There had been many outdoor activities to keep Margaret and her brother and sister occupied while their parents were running the household. Her father, David Crosby, was the proprietor of the Riddle Hotel for some 28 years, and sometimes the children were assigned to various chores at the hotel. The town was named by Margaret's grandfather John B., in honor of his father William H. Riddle, in 1893 – and, at an early age, Margaret understood never to "disgrace the family name".

Her Grandfather John was quite the entrepreneur – allowing the Oregon and California Railroad access to his land, as the railway was expanding south to Northern California in 1883. But that expansion occurred in fits and starts.

Access to a railroad was deemed vital in many small rural towns by the turn of the 20th Century – especially farming communities down the Willamette Valley. Many of the sharecroppers had previously been dependent on steamboats to ship their products to market. Transportation by river had been their only option, other than a long trek by horse-drawn wagon up the Willamette Valley to Portland. Steamboat travel was slow and unreliable, and sometimes farmers had to wait days or even weeks before a ferry or vessel appeared. A railway offered faster service, cheaper rates, and scheduled departing and arrival times for shipment of seasonal crops.

The first railroad built south across Oregon to California almost didn't get finished. When the "Oregon and California Railway" finished laying tracks to Roseburg in 1872, the citizens of Riddle anxiously awaited its expected extension into their community; but construction came to a standstill as the company became mired in debt during the financial panic of 1873. It would be another nine years before the completion of the rails to Myrtle Point and then on to Riddle.

When that great day arrived, and the whistle of the steam engine announced the arrival of the railroad, both sides of the tracks in Riddle were lined with cheering townsfolk, ready to board the train and for wagon loads of products to be shipped out.

Unlike the big towns of Portland, Astoria, even Eugene, life in the village of Riddle was still rather bucolic.
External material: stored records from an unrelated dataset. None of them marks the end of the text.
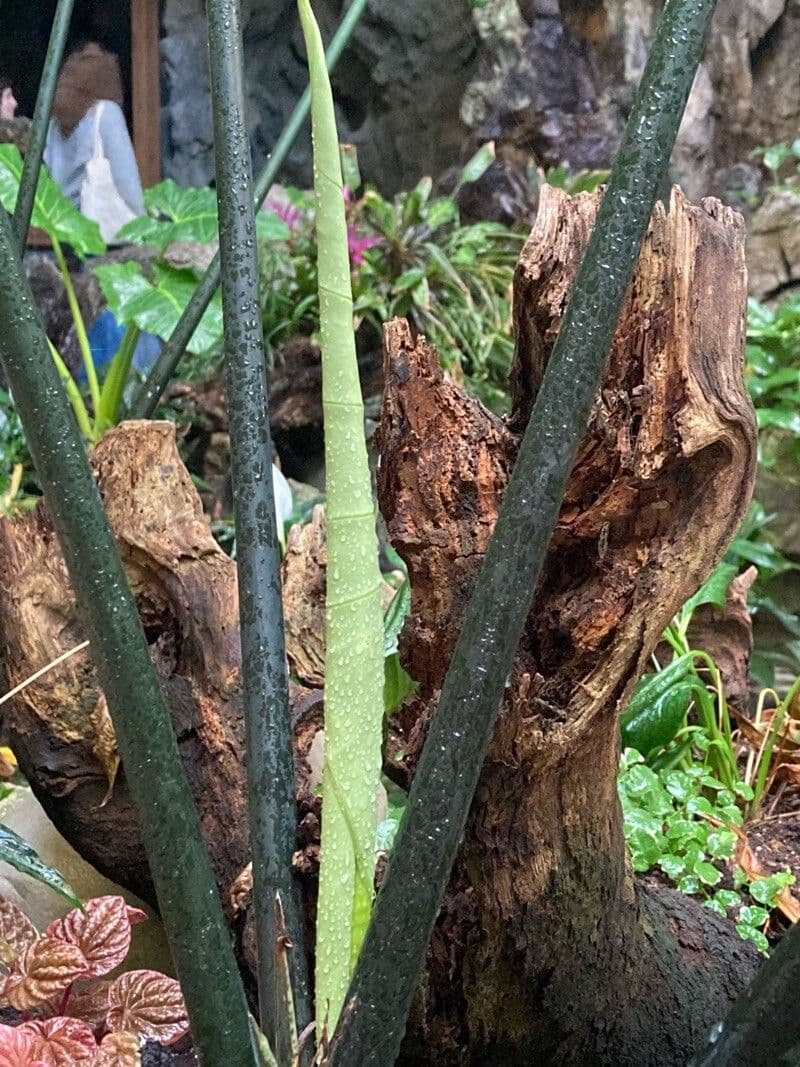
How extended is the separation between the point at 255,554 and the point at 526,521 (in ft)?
0.68

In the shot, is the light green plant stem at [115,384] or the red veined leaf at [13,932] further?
the light green plant stem at [115,384]

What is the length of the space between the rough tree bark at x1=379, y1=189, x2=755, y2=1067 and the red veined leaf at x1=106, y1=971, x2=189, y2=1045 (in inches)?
7.1

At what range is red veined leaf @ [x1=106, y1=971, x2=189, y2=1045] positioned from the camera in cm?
73

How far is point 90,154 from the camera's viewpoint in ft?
9.88

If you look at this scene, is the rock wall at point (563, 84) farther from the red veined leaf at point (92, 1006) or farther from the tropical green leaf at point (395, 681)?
the red veined leaf at point (92, 1006)

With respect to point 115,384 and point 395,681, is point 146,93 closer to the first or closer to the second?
point 115,384

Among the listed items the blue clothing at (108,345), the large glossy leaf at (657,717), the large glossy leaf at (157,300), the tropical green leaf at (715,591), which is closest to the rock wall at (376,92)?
the large glossy leaf at (157,300)

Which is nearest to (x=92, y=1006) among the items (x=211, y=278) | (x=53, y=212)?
(x=211, y=278)

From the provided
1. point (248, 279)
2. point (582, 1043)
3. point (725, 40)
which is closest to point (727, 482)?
point (248, 279)

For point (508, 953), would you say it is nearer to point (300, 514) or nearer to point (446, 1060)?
point (446, 1060)

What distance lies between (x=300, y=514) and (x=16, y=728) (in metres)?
1.34

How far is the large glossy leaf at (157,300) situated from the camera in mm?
2229

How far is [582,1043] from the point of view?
73 centimetres

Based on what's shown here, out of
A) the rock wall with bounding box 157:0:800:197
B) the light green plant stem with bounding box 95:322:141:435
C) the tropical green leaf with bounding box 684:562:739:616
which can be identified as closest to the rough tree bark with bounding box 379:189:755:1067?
Result: the tropical green leaf with bounding box 684:562:739:616
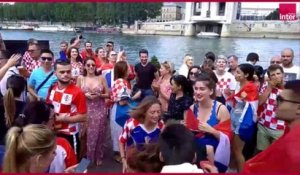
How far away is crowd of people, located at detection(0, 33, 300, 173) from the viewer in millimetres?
1745

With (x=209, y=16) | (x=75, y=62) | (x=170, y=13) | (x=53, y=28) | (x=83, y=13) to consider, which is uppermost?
(x=170, y=13)

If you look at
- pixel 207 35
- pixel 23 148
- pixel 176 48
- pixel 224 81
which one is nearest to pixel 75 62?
pixel 224 81

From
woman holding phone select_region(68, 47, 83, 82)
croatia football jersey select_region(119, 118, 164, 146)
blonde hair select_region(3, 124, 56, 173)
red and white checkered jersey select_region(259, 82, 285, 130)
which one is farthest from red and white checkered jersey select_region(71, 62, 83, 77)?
blonde hair select_region(3, 124, 56, 173)

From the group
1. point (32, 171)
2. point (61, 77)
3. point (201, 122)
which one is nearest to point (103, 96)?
point (61, 77)

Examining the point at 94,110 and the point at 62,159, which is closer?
the point at 62,159

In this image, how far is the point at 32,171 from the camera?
67.9 inches

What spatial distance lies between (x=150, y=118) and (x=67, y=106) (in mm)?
712

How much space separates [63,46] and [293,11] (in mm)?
3650

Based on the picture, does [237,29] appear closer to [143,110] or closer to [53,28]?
[53,28]

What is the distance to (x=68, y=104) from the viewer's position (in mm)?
Answer: 3168

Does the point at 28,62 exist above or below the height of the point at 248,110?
above

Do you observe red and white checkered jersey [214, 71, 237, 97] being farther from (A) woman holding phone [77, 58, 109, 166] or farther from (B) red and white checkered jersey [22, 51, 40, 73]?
(B) red and white checkered jersey [22, 51, 40, 73]

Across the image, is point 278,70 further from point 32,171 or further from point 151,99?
point 32,171

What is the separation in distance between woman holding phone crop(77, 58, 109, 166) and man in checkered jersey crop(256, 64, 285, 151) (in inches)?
58.9
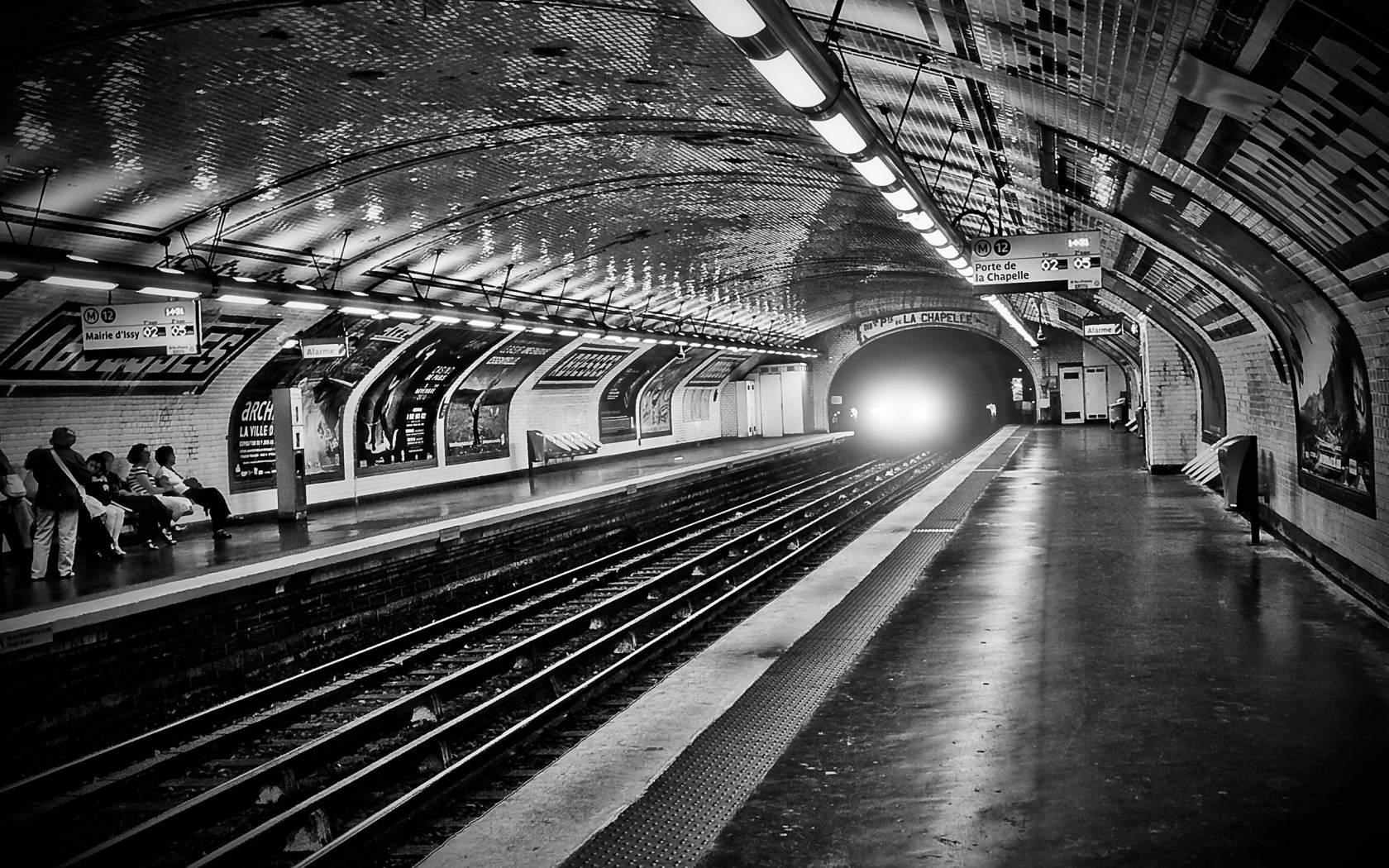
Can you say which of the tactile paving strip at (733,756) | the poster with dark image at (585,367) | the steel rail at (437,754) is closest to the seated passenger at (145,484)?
the steel rail at (437,754)

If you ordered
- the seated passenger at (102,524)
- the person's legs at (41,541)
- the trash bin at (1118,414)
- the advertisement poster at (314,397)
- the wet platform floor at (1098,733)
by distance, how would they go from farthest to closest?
the trash bin at (1118,414), the advertisement poster at (314,397), the seated passenger at (102,524), the person's legs at (41,541), the wet platform floor at (1098,733)

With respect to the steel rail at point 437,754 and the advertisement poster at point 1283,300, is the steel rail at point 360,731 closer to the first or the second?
the steel rail at point 437,754

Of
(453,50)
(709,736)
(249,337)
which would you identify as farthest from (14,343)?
(709,736)

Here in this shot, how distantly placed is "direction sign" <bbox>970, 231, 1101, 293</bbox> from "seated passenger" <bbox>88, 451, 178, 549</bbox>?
1010cm

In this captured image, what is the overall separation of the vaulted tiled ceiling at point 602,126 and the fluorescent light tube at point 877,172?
0.83 metres

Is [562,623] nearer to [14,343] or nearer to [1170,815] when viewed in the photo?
[14,343]

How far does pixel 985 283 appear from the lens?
1189cm

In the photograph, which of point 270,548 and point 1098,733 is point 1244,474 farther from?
point 270,548

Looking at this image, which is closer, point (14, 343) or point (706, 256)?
point (14, 343)

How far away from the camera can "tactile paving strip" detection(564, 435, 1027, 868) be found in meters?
4.33

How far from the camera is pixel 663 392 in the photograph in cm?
3369

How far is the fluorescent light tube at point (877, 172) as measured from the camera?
7.69m

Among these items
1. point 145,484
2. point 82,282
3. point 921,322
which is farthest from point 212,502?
point 921,322

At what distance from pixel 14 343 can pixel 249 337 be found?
3.46m
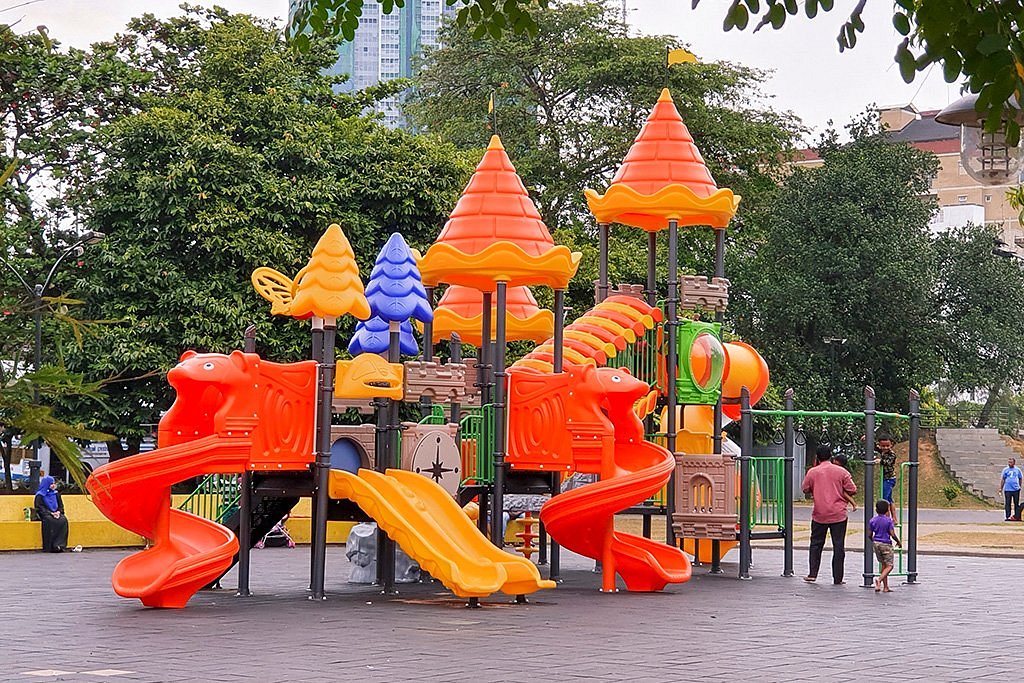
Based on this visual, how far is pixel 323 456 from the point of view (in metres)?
16.3

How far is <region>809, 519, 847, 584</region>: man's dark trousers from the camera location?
1864 centimetres

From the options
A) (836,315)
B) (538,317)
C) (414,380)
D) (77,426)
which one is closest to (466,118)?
(836,315)

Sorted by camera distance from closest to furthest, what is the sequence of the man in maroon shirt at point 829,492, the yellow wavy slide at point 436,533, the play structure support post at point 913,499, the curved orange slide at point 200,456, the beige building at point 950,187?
the yellow wavy slide at point 436,533, the curved orange slide at point 200,456, the man in maroon shirt at point 829,492, the play structure support post at point 913,499, the beige building at point 950,187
A particularly intriguing family photo shown to me by Margaret's grandson, Tom Cutsforth, reveals what life was like for young people in the valley then. In the picture, Margaret Crosby, in her early teens, is in a leather riding skirt, a long sleeved jacket, high boots, and a scooped hat, while walking on a bushy hillside with a rifle in her hand.

When I asked about that photo, Tom commented, "It wasn't uncommon for a group of fifteen boys and girls to go camping together outdoors, sometimes for days. They would just bring along their guns and fishing poles." Cow Creek Valley was rich with deer, the creeks full of fish, and the hills were covered with blackberry bushes. It was probably on one of these expeditions that Margaret started a friendship with her future husband, Lee Vernon Cutsforth – but, for the time being, attending college had a higher priority in her life.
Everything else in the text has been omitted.